Large, extensive documentation

Large, growing rapidly

Large, extensive documentation and community support

These are all available at UPPMAX, HPC2N, and LUNARC.

In this course we will look at examples for these, and show how you run them at our centres.

The loading are slightly different at the clusters
  • UPPMAX: All tools are available from the module python_ML_packages/3.11.8

  • HPC2N:
    • For TensorFlow ml GCC/12.3.0  OpenMPI/4.1.5 TensorFlow/2.15.1-CUDA-12.1.1 scikit-learn/1.4.2 Tkinter/3.11.3 matplotlib/3.7.2

    • For the Pytorch: ml GCC/12.3.0  OpenMPI/4.1.5 PyTorch/2.1.2-CUDA-12.1.1 scikit-learn/1.4.2 Tkinter/3.11.3 matplotlib/3.7.2

  • LUNARC:
    • For TensorFlow module load GCC/11.3.0 Python/3.10.4 SciPy-bundle/2022.05 TensorFlow/2.11.0-CUDA-11.7.0 scikit-learn/1.1.2

    • For Pytorch module load GCC/11.3.0 Python/3.10.4 SciPy-bundle/2022.05 PyTorch/1.12.1-CUDA-11.7.0 scikit-learn/1.1.2

  • NSC: For Tetralith, use virtual environment.

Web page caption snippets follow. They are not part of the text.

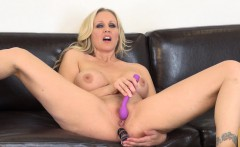 Busty Julia Ann spreads her long legs and sticks a dildo in each hole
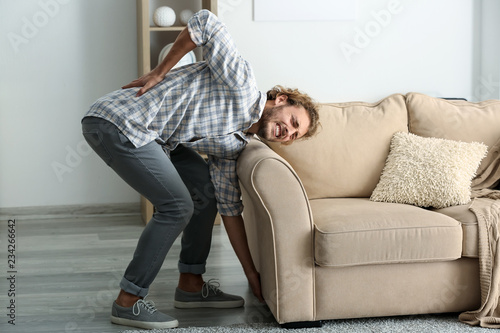 Young man suffering from back pain after carrying heavy furniture Canvas Print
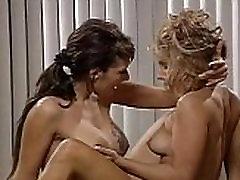 Two hot lesbians tribbing on a desk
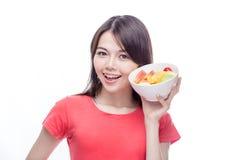 Asian woman holding bowl of fruit Royalty Free Stock Photos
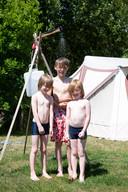 Louis, Nathan en Morris (vlnr) onder de buitendouche naast de tent, op camping Bij Ons in Groesbeek.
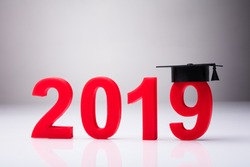 Year 2019 With Graduation Hat On White Background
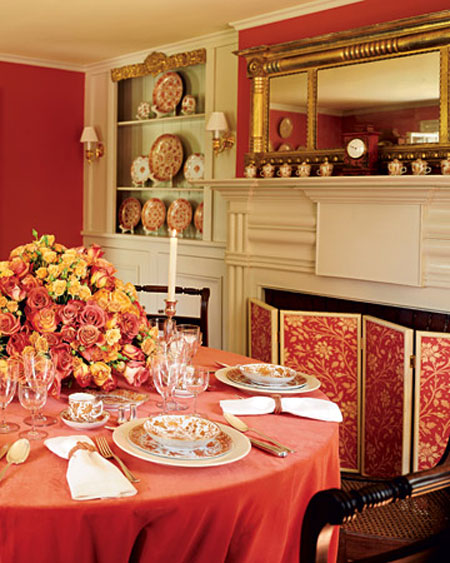 Choosing Colors for Rooms: This traditional dining room is decorated in the most popular color for dining rooms, red.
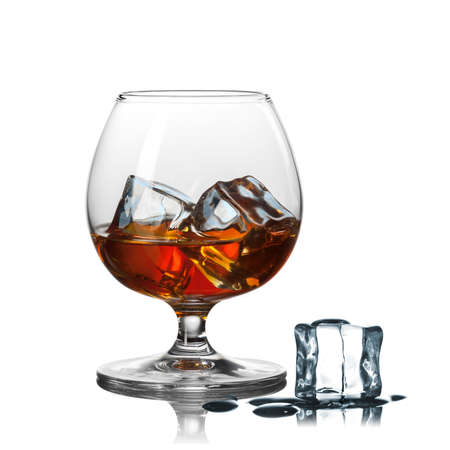 brown white: whiskey with ice in glass isolated on white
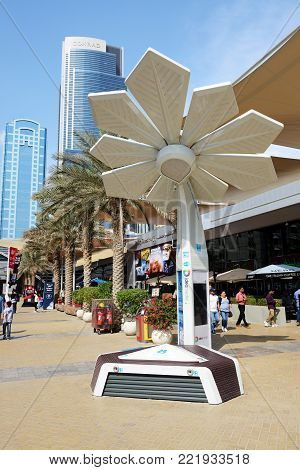 DUBAI, UAE - NOVEMBER 17: The Smart Palm is on Dubai Motor Show 2017 on November 17, 2017. It can generate around 7.2 kilowatt hours per day, allow people access Wi-Fi, and charge their phones for free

Pytorch and TensorFlow might coming soon to the cluster!

List of installed ML/DL tools

There are minor differences depending on the version of python.

The list is not exhaustive, but lists the more popular ML/DL libraries. I encourage you to module spider them to see the exact versions before loading them.

Tool

UPPMAX (python 3.11.8)

HPC2N (Python 3.11.3/3.11.5)

LUNARC (Python 3.11.3/3.11.5)

NSC (Python 3.11.3/3.11.5)

NumPy

python

SciPy-bundle

SciPy-bundle

N.A.

SciPy

python

SciPy-bundle

SciPy-bundle

N.A.

Scikit-Learn (sklearn)

python_ML_packages (Python 3.11.8-gpu and Python 3.11.8-cpu)

scikit-learn (no newer than for GCC/12.3.0 and Python 3.11.3)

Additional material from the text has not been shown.